The Protein: Hemagglutinin (HA), a protein involved in the viral infection process. Specifically, HA helps cells internalize the virus and eventually the viral RNA.
Structure: Hemagglutinin is a trimeric transmembrane protein that extends from the surface of viruses. There are two types of chains in the enzyme, which we can call HA I and HA II. HA I (shown in blue) sits on the top of the protein while HA II (shown in yellow) is partially covered by HA I at first. There are also various carbohydrates on the Hemagglutinin surface. The viral strain (H1,H2, etc) can change if the location of the carbohydrate chains on the HA surface changes.

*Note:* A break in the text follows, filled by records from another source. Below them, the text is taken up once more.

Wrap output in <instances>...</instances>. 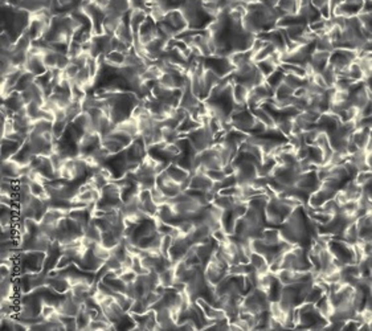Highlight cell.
I'll use <instances>...</instances> for the list:
<instances>
[{
  "label": "cell",
  "mask_w": 372,
  "mask_h": 331,
  "mask_svg": "<svg viewBox=\"0 0 372 331\" xmlns=\"http://www.w3.org/2000/svg\"><path fill=\"white\" fill-rule=\"evenodd\" d=\"M229 120H231L232 127L247 132V134H250L253 124L256 122V117L253 116V113L248 108H243L232 112Z\"/></svg>",
  "instance_id": "obj_1"
},
{
  "label": "cell",
  "mask_w": 372,
  "mask_h": 331,
  "mask_svg": "<svg viewBox=\"0 0 372 331\" xmlns=\"http://www.w3.org/2000/svg\"><path fill=\"white\" fill-rule=\"evenodd\" d=\"M165 20L178 32V35L179 33L184 32V31H187V29H190L188 21L186 20V17L183 16V13L180 12V9L179 8L170 9L168 12L165 13Z\"/></svg>",
  "instance_id": "obj_2"
},
{
  "label": "cell",
  "mask_w": 372,
  "mask_h": 331,
  "mask_svg": "<svg viewBox=\"0 0 372 331\" xmlns=\"http://www.w3.org/2000/svg\"><path fill=\"white\" fill-rule=\"evenodd\" d=\"M128 24L131 27L132 33L134 36H138V32H139V28H141L143 23H145L147 19H149V9L146 8H138V9H131L128 12Z\"/></svg>",
  "instance_id": "obj_3"
},
{
  "label": "cell",
  "mask_w": 372,
  "mask_h": 331,
  "mask_svg": "<svg viewBox=\"0 0 372 331\" xmlns=\"http://www.w3.org/2000/svg\"><path fill=\"white\" fill-rule=\"evenodd\" d=\"M24 71L29 72V73H32L36 77H39V76L46 73L49 69L46 68L44 61H42L41 54H38V56H28V58H27V61L24 64Z\"/></svg>",
  "instance_id": "obj_4"
},
{
  "label": "cell",
  "mask_w": 372,
  "mask_h": 331,
  "mask_svg": "<svg viewBox=\"0 0 372 331\" xmlns=\"http://www.w3.org/2000/svg\"><path fill=\"white\" fill-rule=\"evenodd\" d=\"M1 105L5 106V108L11 109L15 114L20 112L21 109L25 108V102L23 101V98H21L20 91L16 90L11 91L9 94L3 97V98H1Z\"/></svg>",
  "instance_id": "obj_5"
},
{
  "label": "cell",
  "mask_w": 372,
  "mask_h": 331,
  "mask_svg": "<svg viewBox=\"0 0 372 331\" xmlns=\"http://www.w3.org/2000/svg\"><path fill=\"white\" fill-rule=\"evenodd\" d=\"M23 143L17 141H13L11 138H1V161L12 159L17 154V151L21 149Z\"/></svg>",
  "instance_id": "obj_6"
},
{
  "label": "cell",
  "mask_w": 372,
  "mask_h": 331,
  "mask_svg": "<svg viewBox=\"0 0 372 331\" xmlns=\"http://www.w3.org/2000/svg\"><path fill=\"white\" fill-rule=\"evenodd\" d=\"M20 167L19 163L13 161V159H7V161H1V178H8L17 180L20 178Z\"/></svg>",
  "instance_id": "obj_7"
},
{
  "label": "cell",
  "mask_w": 372,
  "mask_h": 331,
  "mask_svg": "<svg viewBox=\"0 0 372 331\" xmlns=\"http://www.w3.org/2000/svg\"><path fill=\"white\" fill-rule=\"evenodd\" d=\"M165 172L170 175V178L172 179V180H175V182L179 183V184L184 182L186 179H188L191 175H192V172L184 170V168H182L180 166H178L176 163H174V162H171V163L167 165V167H165Z\"/></svg>",
  "instance_id": "obj_8"
},
{
  "label": "cell",
  "mask_w": 372,
  "mask_h": 331,
  "mask_svg": "<svg viewBox=\"0 0 372 331\" xmlns=\"http://www.w3.org/2000/svg\"><path fill=\"white\" fill-rule=\"evenodd\" d=\"M248 87L243 83H232V99L236 105H247V98L249 94Z\"/></svg>",
  "instance_id": "obj_9"
},
{
  "label": "cell",
  "mask_w": 372,
  "mask_h": 331,
  "mask_svg": "<svg viewBox=\"0 0 372 331\" xmlns=\"http://www.w3.org/2000/svg\"><path fill=\"white\" fill-rule=\"evenodd\" d=\"M32 39L28 35V32L25 31L24 33H21L20 36L15 40L12 49L15 52H23V53H28L29 48L32 46Z\"/></svg>",
  "instance_id": "obj_10"
},
{
  "label": "cell",
  "mask_w": 372,
  "mask_h": 331,
  "mask_svg": "<svg viewBox=\"0 0 372 331\" xmlns=\"http://www.w3.org/2000/svg\"><path fill=\"white\" fill-rule=\"evenodd\" d=\"M277 8L282 12V15H295L299 9L297 0H278Z\"/></svg>",
  "instance_id": "obj_11"
},
{
  "label": "cell",
  "mask_w": 372,
  "mask_h": 331,
  "mask_svg": "<svg viewBox=\"0 0 372 331\" xmlns=\"http://www.w3.org/2000/svg\"><path fill=\"white\" fill-rule=\"evenodd\" d=\"M159 280H161V285H163L165 288H171L174 285L175 280H176V274H175V266H170L167 268L163 272L159 273Z\"/></svg>",
  "instance_id": "obj_12"
},
{
  "label": "cell",
  "mask_w": 372,
  "mask_h": 331,
  "mask_svg": "<svg viewBox=\"0 0 372 331\" xmlns=\"http://www.w3.org/2000/svg\"><path fill=\"white\" fill-rule=\"evenodd\" d=\"M52 126H53V121L49 120H38L33 122V128L31 134H45V132L52 131Z\"/></svg>",
  "instance_id": "obj_13"
},
{
  "label": "cell",
  "mask_w": 372,
  "mask_h": 331,
  "mask_svg": "<svg viewBox=\"0 0 372 331\" xmlns=\"http://www.w3.org/2000/svg\"><path fill=\"white\" fill-rule=\"evenodd\" d=\"M323 294H326L325 293V290H323L318 284H313V286H311L310 289H309V291H307L306 297H305V301H303V302L314 303L315 305V303L318 302L319 298L322 297Z\"/></svg>",
  "instance_id": "obj_14"
},
{
  "label": "cell",
  "mask_w": 372,
  "mask_h": 331,
  "mask_svg": "<svg viewBox=\"0 0 372 331\" xmlns=\"http://www.w3.org/2000/svg\"><path fill=\"white\" fill-rule=\"evenodd\" d=\"M83 110V104H81V101H75V99H72V102L65 108V113L66 117H68V121H69V124H71L72 121L75 120L76 117L81 114Z\"/></svg>",
  "instance_id": "obj_15"
},
{
  "label": "cell",
  "mask_w": 372,
  "mask_h": 331,
  "mask_svg": "<svg viewBox=\"0 0 372 331\" xmlns=\"http://www.w3.org/2000/svg\"><path fill=\"white\" fill-rule=\"evenodd\" d=\"M42 61L45 64V66L48 69H54V68H57V58H58V52L53 49H46L42 52L41 54Z\"/></svg>",
  "instance_id": "obj_16"
},
{
  "label": "cell",
  "mask_w": 372,
  "mask_h": 331,
  "mask_svg": "<svg viewBox=\"0 0 372 331\" xmlns=\"http://www.w3.org/2000/svg\"><path fill=\"white\" fill-rule=\"evenodd\" d=\"M162 137H163V142H165V143H174L182 137V134L179 132L178 128L162 126Z\"/></svg>",
  "instance_id": "obj_17"
},
{
  "label": "cell",
  "mask_w": 372,
  "mask_h": 331,
  "mask_svg": "<svg viewBox=\"0 0 372 331\" xmlns=\"http://www.w3.org/2000/svg\"><path fill=\"white\" fill-rule=\"evenodd\" d=\"M121 243L120 237H117L112 231L102 232V237H101V244L109 248L112 250L113 248H116L117 245Z\"/></svg>",
  "instance_id": "obj_18"
},
{
  "label": "cell",
  "mask_w": 372,
  "mask_h": 331,
  "mask_svg": "<svg viewBox=\"0 0 372 331\" xmlns=\"http://www.w3.org/2000/svg\"><path fill=\"white\" fill-rule=\"evenodd\" d=\"M76 321H77V327H79V330H87V327H89V323H90L91 318L87 314L86 307L83 306L81 307V310L79 311V314L76 315Z\"/></svg>",
  "instance_id": "obj_19"
},
{
  "label": "cell",
  "mask_w": 372,
  "mask_h": 331,
  "mask_svg": "<svg viewBox=\"0 0 372 331\" xmlns=\"http://www.w3.org/2000/svg\"><path fill=\"white\" fill-rule=\"evenodd\" d=\"M321 75H322L323 80L326 81L327 86L329 87L334 86L335 81H336V79H338V73L335 72V69L330 65V64H327L326 68L321 72Z\"/></svg>",
  "instance_id": "obj_20"
},
{
  "label": "cell",
  "mask_w": 372,
  "mask_h": 331,
  "mask_svg": "<svg viewBox=\"0 0 372 331\" xmlns=\"http://www.w3.org/2000/svg\"><path fill=\"white\" fill-rule=\"evenodd\" d=\"M15 44V39L12 38V35L7 31H1L0 35V49L3 50H11Z\"/></svg>",
  "instance_id": "obj_21"
},
{
  "label": "cell",
  "mask_w": 372,
  "mask_h": 331,
  "mask_svg": "<svg viewBox=\"0 0 372 331\" xmlns=\"http://www.w3.org/2000/svg\"><path fill=\"white\" fill-rule=\"evenodd\" d=\"M68 124H69V122H66V121H53L52 134H53L56 141H58V139L64 135V132H65L66 128H68Z\"/></svg>",
  "instance_id": "obj_22"
},
{
  "label": "cell",
  "mask_w": 372,
  "mask_h": 331,
  "mask_svg": "<svg viewBox=\"0 0 372 331\" xmlns=\"http://www.w3.org/2000/svg\"><path fill=\"white\" fill-rule=\"evenodd\" d=\"M174 239L171 237V235H163L161 239V253L163 256H168L171 247H172Z\"/></svg>",
  "instance_id": "obj_23"
},
{
  "label": "cell",
  "mask_w": 372,
  "mask_h": 331,
  "mask_svg": "<svg viewBox=\"0 0 372 331\" xmlns=\"http://www.w3.org/2000/svg\"><path fill=\"white\" fill-rule=\"evenodd\" d=\"M149 310L147 306L145 305V302L141 299H134V302L131 305V309H130V314H145L146 311Z\"/></svg>",
  "instance_id": "obj_24"
},
{
  "label": "cell",
  "mask_w": 372,
  "mask_h": 331,
  "mask_svg": "<svg viewBox=\"0 0 372 331\" xmlns=\"http://www.w3.org/2000/svg\"><path fill=\"white\" fill-rule=\"evenodd\" d=\"M370 180H372L371 171H359V172L355 175V178H354V182H355L356 184H359L360 187L363 186L364 183L370 182Z\"/></svg>",
  "instance_id": "obj_25"
},
{
  "label": "cell",
  "mask_w": 372,
  "mask_h": 331,
  "mask_svg": "<svg viewBox=\"0 0 372 331\" xmlns=\"http://www.w3.org/2000/svg\"><path fill=\"white\" fill-rule=\"evenodd\" d=\"M207 175L213 182H220V180H223L227 176L225 172L223 171V168H220V170H207Z\"/></svg>",
  "instance_id": "obj_26"
},
{
  "label": "cell",
  "mask_w": 372,
  "mask_h": 331,
  "mask_svg": "<svg viewBox=\"0 0 372 331\" xmlns=\"http://www.w3.org/2000/svg\"><path fill=\"white\" fill-rule=\"evenodd\" d=\"M137 277H138V274L135 273L132 269H126L124 272V274L121 276L122 281L126 282V284H131V282H134L135 280H137Z\"/></svg>",
  "instance_id": "obj_27"
},
{
  "label": "cell",
  "mask_w": 372,
  "mask_h": 331,
  "mask_svg": "<svg viewBox=\"0 0 372 331\" xmlns=\"http://www.w3.org/2000/svg\"><path fill=\"white\" fill-rule=\"evenodd\" d=\"M132 264H134V256L127 253V256L122 260V266L124 269H132Z\"/></svg>",
  "instance_id": "obj_28"
},
{
  "label": "cell",
  "mask_w": 372,
  "mask_h": 331,
  "mask_svg": "<svg viewBox=\"0 0 372 331\" xmlns=\"http://www.w3.org/2000/svg\"><path fill=\"white\" fill-rule=\"evenodd\" d=\"M297 1H298V5H299V8H301V7H306V5L311 4V0H297Z\"/></svg>",
  "instance_id": "obj_29"
},
{
  "label": "cell",
  "mask_w": 372,
  "mask_h": 331,
  "mask_svg": "<svg viewBox=\"0 0 372 331\" xmlns=\"http://www.w3.org/2000/svg\"><path fill=\"white\" fill-rule=\"evenodd\" d=\"M241 3H244V4H249V3H253V1H256V0H240Z\"/></svg>",
  "instance_id": "obj_30"
},
{
  "label": "cell",
  "mask_w": 372,
  "mask_h": 331,
  "mask_svg": "<svg viewBox=\"0 0 372 331\" xmlns=\"http://www.w3.org/2000/svg\"><path fill=\"white\" fill-rule=\"evenodd\" d=\"M143 1H145V4L149 7V5L151 4V1H153V0H143Z\"/></svg>",
  "instance_id": "obj_31"
}]
</instances>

You can view the various hemagglutinin structures on PYMOL using the following PDB IDs:
- 1RD8 – uncleaved hemagglutinin from the 1918 influenza virus
- 1RUZ – the active form of hemagglutinin from the 1918 influenza virus
Mechanism of Action:
Video 1 shows the whole influenza virus infection process
Video 2 (skip to minute 4) shows the membrane fusion process
The blue portion of the protein targets sialic acids, which are part of some glycoproteins found on the cell membrane. Once the virus is docked on the cell membrane surface the cell internalizes the entire virus via endocytosis and begins releasing acids meant to digest the endosomal contents. However, the acids actually help activate conformational changes in Hemagglutinin, which allow the red portion of the protein to attach to the endosomal membrane. The yellow portion of the protein then moves up the the protein and brings the viral and endosomal membranes together. The viral RNA can enter the cell after the two membranes fuse together.
Modeling Ideas:
Some combination of these
1.Different colored flowers made of tissue to represent the different parts of the protein joined together by pipe cleaners or wire or something similar since the protein looks like a flower bouquet from certain angles. And tissues are the only cold/flu related material I can think of.
2. Tissue flowers for the HA I portion and then spiral bracelets to represent the alpha helices on the inside. Show conformational changes by moving the different pieces. Use a safety pin/bobby pin structure to pull two “membranes” (pieces of cloth?) together to represent the fusion of the viral and cell membranes.
3. Play-doh model of the three different stages?